Mais quelle bêtise… C’est voir à quel point même nos députés comprennent la démocratie (c’est à dire très peu). Dommage parce que je suis convaincu que l’intention est bonne.
Si votre première réponse est « à quoi il sert alors mon député si je donne mon avis directement ? » vous êtes sur la bonne voie.
Aujourd’hui nous avons une démocratie représentative.
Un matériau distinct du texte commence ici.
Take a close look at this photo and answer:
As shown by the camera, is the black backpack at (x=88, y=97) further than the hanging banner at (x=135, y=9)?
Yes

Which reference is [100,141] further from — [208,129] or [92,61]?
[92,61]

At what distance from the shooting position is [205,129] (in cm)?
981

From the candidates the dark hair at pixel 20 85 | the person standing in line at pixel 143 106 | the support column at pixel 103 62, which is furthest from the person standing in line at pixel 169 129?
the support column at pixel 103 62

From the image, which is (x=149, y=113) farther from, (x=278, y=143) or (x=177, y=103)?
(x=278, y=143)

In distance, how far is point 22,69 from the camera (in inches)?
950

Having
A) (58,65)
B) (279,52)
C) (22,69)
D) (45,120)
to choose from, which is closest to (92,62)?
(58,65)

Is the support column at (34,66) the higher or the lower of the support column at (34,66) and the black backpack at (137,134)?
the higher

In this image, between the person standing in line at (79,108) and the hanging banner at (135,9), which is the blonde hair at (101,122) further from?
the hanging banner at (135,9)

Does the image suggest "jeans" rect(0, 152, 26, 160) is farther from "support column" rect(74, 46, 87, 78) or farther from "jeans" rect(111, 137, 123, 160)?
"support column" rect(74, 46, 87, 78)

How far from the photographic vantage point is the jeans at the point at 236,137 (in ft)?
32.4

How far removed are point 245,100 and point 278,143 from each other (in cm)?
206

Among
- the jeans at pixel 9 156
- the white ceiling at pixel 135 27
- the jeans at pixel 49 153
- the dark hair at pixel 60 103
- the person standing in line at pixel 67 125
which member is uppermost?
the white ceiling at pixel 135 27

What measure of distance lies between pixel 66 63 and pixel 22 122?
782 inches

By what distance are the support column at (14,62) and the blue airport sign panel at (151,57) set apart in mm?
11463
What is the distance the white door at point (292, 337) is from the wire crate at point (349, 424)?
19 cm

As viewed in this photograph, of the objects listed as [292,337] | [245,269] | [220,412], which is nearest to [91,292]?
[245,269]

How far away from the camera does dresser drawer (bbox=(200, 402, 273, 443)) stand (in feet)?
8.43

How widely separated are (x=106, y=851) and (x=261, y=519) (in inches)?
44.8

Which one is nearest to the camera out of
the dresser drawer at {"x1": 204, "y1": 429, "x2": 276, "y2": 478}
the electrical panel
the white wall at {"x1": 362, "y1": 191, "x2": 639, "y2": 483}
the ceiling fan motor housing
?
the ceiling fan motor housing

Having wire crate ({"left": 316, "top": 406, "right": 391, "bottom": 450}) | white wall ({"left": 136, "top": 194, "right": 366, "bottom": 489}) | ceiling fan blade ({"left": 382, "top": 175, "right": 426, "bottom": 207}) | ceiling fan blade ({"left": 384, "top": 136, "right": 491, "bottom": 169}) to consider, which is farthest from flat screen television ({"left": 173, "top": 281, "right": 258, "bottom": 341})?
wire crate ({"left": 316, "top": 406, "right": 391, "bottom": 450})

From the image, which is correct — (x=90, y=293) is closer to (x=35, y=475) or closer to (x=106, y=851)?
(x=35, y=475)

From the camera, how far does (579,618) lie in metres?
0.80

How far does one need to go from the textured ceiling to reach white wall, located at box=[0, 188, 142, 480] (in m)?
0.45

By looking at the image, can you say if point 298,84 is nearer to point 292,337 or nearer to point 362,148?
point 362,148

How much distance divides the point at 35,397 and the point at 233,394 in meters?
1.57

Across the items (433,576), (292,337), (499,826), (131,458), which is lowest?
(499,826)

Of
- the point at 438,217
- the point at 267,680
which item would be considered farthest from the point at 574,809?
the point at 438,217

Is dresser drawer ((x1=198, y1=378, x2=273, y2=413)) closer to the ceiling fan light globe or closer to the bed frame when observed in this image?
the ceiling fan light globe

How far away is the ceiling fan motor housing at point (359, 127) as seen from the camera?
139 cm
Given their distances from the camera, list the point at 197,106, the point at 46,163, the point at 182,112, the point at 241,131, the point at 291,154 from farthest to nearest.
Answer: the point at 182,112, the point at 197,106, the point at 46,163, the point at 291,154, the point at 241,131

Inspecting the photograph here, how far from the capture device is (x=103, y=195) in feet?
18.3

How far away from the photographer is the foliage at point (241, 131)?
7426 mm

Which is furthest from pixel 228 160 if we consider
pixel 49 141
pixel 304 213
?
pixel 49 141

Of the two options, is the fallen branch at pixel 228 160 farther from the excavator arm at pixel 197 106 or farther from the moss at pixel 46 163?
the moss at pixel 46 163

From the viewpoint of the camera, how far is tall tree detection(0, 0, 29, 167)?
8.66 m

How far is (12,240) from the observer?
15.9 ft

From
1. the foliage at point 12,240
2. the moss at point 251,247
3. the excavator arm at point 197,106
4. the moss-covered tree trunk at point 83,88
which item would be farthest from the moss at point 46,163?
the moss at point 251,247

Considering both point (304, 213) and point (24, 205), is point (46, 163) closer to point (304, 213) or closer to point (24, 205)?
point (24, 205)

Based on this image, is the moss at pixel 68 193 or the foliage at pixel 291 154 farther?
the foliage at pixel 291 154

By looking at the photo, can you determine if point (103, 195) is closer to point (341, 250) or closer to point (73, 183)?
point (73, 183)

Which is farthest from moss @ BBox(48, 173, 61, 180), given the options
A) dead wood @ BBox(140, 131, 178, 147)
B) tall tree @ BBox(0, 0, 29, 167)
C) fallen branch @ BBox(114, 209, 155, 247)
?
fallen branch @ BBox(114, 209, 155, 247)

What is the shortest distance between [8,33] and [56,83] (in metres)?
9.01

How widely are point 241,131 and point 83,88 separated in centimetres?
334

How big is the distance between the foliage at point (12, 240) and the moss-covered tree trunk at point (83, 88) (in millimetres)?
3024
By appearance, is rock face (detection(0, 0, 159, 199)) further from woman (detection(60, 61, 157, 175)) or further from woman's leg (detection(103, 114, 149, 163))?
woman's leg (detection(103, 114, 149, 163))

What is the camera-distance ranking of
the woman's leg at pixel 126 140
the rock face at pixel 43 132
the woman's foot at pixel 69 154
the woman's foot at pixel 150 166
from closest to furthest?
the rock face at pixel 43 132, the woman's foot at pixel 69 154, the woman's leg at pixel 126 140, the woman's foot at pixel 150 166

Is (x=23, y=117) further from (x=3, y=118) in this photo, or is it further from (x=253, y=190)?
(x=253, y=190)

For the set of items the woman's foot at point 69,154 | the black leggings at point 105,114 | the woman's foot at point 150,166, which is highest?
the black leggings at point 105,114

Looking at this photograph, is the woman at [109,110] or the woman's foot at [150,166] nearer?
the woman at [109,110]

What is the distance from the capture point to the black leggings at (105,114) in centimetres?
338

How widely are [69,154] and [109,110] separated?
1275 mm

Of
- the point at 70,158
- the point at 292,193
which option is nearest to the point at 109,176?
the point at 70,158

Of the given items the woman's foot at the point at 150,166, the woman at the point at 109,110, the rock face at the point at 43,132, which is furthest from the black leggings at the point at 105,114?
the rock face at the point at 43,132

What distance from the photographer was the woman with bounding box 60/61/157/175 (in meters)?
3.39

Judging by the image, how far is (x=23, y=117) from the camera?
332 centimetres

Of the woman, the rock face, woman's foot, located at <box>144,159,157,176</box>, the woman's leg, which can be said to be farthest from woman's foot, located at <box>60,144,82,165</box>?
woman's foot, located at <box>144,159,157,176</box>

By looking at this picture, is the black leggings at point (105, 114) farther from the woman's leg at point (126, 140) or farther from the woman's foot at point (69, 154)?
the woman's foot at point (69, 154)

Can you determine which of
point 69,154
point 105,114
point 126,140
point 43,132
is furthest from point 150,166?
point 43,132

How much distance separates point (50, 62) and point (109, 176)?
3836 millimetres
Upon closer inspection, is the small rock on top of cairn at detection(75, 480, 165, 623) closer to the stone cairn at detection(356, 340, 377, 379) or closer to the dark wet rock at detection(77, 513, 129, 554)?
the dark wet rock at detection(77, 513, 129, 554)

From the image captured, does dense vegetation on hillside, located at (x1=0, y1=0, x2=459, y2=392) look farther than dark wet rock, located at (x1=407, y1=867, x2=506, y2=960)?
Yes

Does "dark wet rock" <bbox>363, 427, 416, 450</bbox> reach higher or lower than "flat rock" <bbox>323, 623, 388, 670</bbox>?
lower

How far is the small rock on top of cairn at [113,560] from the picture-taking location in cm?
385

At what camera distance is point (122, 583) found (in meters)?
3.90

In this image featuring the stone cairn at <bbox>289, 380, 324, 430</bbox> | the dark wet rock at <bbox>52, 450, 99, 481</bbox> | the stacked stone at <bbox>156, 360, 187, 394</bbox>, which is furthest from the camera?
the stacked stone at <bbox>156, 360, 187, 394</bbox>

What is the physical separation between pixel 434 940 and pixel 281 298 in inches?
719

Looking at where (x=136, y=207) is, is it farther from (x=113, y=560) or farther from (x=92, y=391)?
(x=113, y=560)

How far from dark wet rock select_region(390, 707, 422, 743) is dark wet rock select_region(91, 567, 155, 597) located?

Le député représente le peuple, faute de savoir efficacement faire discuter et voter le peuple dans son ensemble, à plein temps (*).
Bref, le député vote et débat au nom du peuple.
Si on savait consulter le peuple sur chaque projet de loi, d’une façon qui soit un minimum représentative (disons au moins autant que l’est notre Assemblée nationale, c’est à dire à la marge), autant lui laisser le pouvoir de décision.
Ce serait même génial : avoir des représentants pour préparer et discuter des textes, trouver le bon équilibre et le compromis qui a du sens – difficile de faire ça à 70 millions de personnes, surtout qu’entrer dans la complexité des textes demande du temps – mais laisser le peuple pour voter et décider.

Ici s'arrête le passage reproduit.